A Modular Cnn Framework for Hierarchical Mango Grading and Quality Assessment
Journal
3rd Odisha International Conference on Electrical Power Engineering, Communication and Computing Technology, ODICON 2024
Date Issued
2024
Author(s)
Adhikary, Rahul
Pine, Sandipan
Choudhury, Subhra Jyoti
Pradeep Ghantasala, G S
DOI
http://dx.doi.org/10.1109/ODICON62106.2024.10797503
Abstract
Mango fruits are widely recognized for their diverse applications in the food, beverage, and various industries, making them a global commodity of significance. the escalating demand for premium-quality mangoes highlights the necessity for dependable and efficient grading techniques. Traditional mango grading heavily relies on human expertise, often susceptible to subjectivity, errors, and time-intensive procedures. In this study, we introduce a CNN-based mango grading model to automate and enhance the accuracy ofmango quality assessment. Our proposed model employs CNNs in a modular, sequential approach to extract relevant features from mango images and classify them into distinct quality grades. We utilize a comprehensive dataset of mango images with corresponding quality labels for training and validation.
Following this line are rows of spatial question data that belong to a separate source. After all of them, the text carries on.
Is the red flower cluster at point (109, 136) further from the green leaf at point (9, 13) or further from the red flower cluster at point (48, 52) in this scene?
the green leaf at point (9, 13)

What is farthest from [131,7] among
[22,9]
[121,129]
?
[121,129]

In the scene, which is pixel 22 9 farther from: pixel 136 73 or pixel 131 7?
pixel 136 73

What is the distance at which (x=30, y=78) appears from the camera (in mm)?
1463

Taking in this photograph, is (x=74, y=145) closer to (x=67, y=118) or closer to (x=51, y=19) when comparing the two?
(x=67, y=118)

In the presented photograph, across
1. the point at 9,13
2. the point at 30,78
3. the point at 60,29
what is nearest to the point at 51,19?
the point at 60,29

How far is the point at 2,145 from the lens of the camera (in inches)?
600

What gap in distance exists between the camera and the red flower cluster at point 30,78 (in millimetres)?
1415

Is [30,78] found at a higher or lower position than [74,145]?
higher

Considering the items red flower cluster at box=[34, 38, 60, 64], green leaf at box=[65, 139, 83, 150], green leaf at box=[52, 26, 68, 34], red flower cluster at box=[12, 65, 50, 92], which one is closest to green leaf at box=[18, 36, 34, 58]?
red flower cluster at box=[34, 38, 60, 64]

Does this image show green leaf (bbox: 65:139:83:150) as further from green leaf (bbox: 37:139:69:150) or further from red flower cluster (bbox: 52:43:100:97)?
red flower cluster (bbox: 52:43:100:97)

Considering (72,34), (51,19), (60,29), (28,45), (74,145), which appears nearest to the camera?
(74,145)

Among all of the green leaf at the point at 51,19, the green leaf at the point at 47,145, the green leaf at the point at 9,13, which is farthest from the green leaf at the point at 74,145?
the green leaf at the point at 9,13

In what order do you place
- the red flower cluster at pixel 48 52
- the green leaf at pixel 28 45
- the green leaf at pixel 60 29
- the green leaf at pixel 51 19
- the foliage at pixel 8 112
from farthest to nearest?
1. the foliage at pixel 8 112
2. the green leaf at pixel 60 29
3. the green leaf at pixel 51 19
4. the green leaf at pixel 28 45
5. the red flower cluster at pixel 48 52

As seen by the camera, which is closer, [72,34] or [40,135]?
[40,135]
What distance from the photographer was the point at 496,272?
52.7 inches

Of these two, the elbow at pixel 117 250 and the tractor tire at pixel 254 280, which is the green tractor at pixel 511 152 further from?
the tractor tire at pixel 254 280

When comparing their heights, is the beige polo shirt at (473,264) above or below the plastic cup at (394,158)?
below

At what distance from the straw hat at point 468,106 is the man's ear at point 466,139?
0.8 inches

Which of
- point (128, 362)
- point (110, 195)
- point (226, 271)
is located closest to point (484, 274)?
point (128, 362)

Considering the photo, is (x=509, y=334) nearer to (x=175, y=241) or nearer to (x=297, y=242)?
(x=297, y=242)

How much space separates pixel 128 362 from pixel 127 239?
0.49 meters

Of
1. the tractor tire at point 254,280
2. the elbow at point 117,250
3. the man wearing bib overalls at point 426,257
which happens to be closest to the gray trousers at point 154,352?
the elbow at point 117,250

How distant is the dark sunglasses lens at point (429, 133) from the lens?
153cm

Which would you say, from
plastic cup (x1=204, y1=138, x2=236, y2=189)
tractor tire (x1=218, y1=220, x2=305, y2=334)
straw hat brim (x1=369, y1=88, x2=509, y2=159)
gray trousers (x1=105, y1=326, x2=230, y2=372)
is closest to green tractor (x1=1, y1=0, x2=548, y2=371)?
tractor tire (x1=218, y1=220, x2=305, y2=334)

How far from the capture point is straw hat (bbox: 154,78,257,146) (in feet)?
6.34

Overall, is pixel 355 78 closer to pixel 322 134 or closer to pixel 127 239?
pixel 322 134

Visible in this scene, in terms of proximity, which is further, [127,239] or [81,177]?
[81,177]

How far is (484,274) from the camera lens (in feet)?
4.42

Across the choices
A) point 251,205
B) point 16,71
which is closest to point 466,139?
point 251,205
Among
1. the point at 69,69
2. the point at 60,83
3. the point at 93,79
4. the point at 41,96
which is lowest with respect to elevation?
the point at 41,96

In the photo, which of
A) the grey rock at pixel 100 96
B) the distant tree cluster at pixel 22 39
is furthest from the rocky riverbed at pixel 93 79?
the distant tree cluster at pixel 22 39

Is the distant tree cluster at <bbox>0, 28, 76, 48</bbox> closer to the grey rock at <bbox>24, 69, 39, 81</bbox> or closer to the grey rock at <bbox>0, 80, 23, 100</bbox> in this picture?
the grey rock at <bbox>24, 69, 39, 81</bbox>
Experimental outcomes underscore the effectiveness of the CNN-based method in accurately grading mangoes, presenting a promising solution to improve efficiency and objectivity in mango grading. In conclusion, the CNN-based mango grading model represents a significant step forward in modernizing and optimizing mango quality assessment processes. the combination of machine learning techniques with image analysis offers a robust solution to address longstanding challenges associated with traditional grading methods. As this technology evolves, it has the potential to revolutionize quality control practices in the food industry. This CNN-based approach outperforms other classifiers for this specific mango grading problem. © 2024 IEEE.